[Exercise instructions]:
Gather every line in the material below that contains the word "turquoise", and reproduce each one in full.
··· Exercise input ···
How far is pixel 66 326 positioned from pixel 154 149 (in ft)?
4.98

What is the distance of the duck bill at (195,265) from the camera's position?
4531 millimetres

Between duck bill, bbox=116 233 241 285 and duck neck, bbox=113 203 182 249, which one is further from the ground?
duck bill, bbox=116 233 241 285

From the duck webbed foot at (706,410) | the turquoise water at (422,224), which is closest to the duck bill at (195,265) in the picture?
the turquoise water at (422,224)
···
··· Exercise input ···
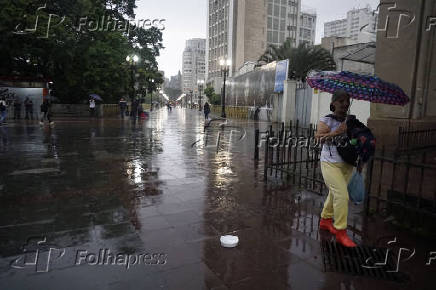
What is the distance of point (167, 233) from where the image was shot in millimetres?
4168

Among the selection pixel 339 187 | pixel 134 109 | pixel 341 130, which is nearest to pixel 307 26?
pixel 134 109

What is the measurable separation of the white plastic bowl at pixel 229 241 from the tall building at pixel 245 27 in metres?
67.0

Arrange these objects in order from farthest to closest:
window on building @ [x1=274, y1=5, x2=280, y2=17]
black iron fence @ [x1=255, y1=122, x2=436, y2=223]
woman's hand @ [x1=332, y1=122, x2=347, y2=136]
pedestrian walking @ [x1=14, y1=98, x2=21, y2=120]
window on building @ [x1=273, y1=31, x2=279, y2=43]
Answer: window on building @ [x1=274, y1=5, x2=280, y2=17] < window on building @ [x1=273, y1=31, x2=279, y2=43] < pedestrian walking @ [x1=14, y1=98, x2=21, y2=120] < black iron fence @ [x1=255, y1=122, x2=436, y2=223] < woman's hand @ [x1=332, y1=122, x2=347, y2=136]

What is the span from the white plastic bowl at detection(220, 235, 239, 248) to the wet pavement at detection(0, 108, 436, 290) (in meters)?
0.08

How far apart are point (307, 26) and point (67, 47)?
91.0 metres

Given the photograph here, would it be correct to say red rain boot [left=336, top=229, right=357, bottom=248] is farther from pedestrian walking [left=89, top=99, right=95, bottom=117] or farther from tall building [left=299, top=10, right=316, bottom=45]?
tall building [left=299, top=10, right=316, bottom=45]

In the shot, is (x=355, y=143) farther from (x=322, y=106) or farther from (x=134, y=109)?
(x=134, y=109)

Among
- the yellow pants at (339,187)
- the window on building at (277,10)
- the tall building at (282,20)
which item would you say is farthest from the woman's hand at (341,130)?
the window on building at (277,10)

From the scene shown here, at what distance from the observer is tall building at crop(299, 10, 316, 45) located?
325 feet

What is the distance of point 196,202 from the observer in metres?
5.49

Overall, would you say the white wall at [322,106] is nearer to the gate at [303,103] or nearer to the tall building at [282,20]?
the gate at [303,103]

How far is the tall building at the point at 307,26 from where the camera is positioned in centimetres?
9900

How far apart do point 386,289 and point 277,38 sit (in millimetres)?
···
··· Exercise input ···
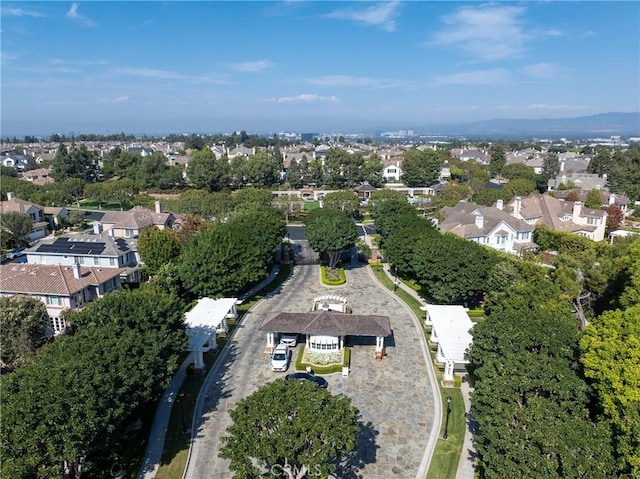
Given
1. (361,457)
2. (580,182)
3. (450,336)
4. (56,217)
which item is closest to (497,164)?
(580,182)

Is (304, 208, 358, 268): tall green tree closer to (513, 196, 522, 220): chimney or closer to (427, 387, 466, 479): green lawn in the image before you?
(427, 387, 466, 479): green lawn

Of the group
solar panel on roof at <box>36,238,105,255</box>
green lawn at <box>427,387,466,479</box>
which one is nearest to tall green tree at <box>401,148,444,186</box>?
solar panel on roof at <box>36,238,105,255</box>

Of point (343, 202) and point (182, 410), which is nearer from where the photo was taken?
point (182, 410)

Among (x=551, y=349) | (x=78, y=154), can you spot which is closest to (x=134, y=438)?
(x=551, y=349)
···
[The answer]:
From the duck webbed foot at (706,410) | the turquoise water at (422,224), which is closest to the duck bill at (195,265) in the picture?
the turquoise water at (422,224)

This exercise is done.